METHODS. Sixty Spanish families with different retinal dystrophies were studied. Samples were analyzed for variants in all 50 exons of the ABCA4 gene by screening with the ABCR400 microarray, and results were confirmed by direct sequencing. Haplotype analyses were also performed. For those families with only one mutation detected by the microarray, denaturing (d)HPLC was performed to complete the mutational screening of the ABCA4 gene.
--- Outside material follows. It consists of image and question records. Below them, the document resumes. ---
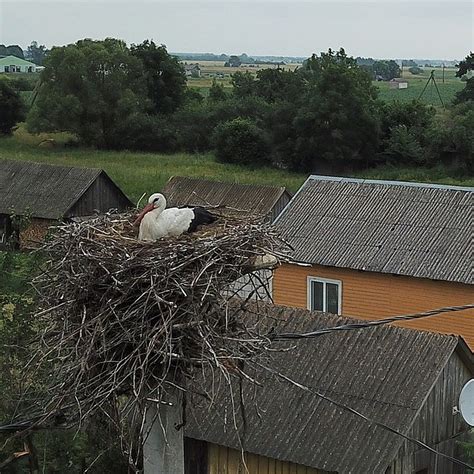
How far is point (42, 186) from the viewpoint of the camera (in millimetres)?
29312

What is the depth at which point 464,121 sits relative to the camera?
41.8m

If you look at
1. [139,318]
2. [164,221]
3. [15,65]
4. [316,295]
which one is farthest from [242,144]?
[15,65]

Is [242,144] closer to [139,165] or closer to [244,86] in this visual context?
[139,165]

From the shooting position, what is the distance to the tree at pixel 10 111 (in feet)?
175

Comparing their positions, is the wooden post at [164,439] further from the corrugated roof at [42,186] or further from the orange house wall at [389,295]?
the corrugated roof at [42,186]

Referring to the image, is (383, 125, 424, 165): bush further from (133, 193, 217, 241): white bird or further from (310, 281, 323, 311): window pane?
(133, 193, 217, 241): white bird

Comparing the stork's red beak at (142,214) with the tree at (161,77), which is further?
the tree at (161,77)

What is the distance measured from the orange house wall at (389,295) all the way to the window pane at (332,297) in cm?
19

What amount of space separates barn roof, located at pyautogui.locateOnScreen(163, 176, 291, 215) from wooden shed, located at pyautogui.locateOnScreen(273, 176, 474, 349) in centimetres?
713

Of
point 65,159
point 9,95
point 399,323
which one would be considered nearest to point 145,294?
point 399,323

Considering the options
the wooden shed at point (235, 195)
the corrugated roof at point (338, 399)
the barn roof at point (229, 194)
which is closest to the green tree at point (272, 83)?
the barn roof at point (229, 194)

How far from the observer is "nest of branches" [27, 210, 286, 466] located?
527 centimetres

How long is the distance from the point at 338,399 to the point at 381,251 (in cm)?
676

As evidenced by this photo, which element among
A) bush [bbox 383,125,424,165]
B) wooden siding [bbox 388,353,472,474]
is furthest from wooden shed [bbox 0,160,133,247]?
wooden siding [bbox 388,353,472,474]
RESULTS. The sequence analysis of the ABCA4 gene led to the identification of 33 (27.5%) potential disease-associated alleles among the 60 patients. These comprised 16 distinct sequence variants in 25 of the 60 subjects investigated. For autosomal recessive cone–rod dystrophy (arCRD), we found that 50% of the CRD families with the mutation had two recurrent changes (2888delG and R943Q). For retinitis pigmentosa (RP) and autosomal dominant macular dystrophy (adMD), one putative disease-associated allele was identified in 9 of the 27 and 3 of the 7 families, respectively.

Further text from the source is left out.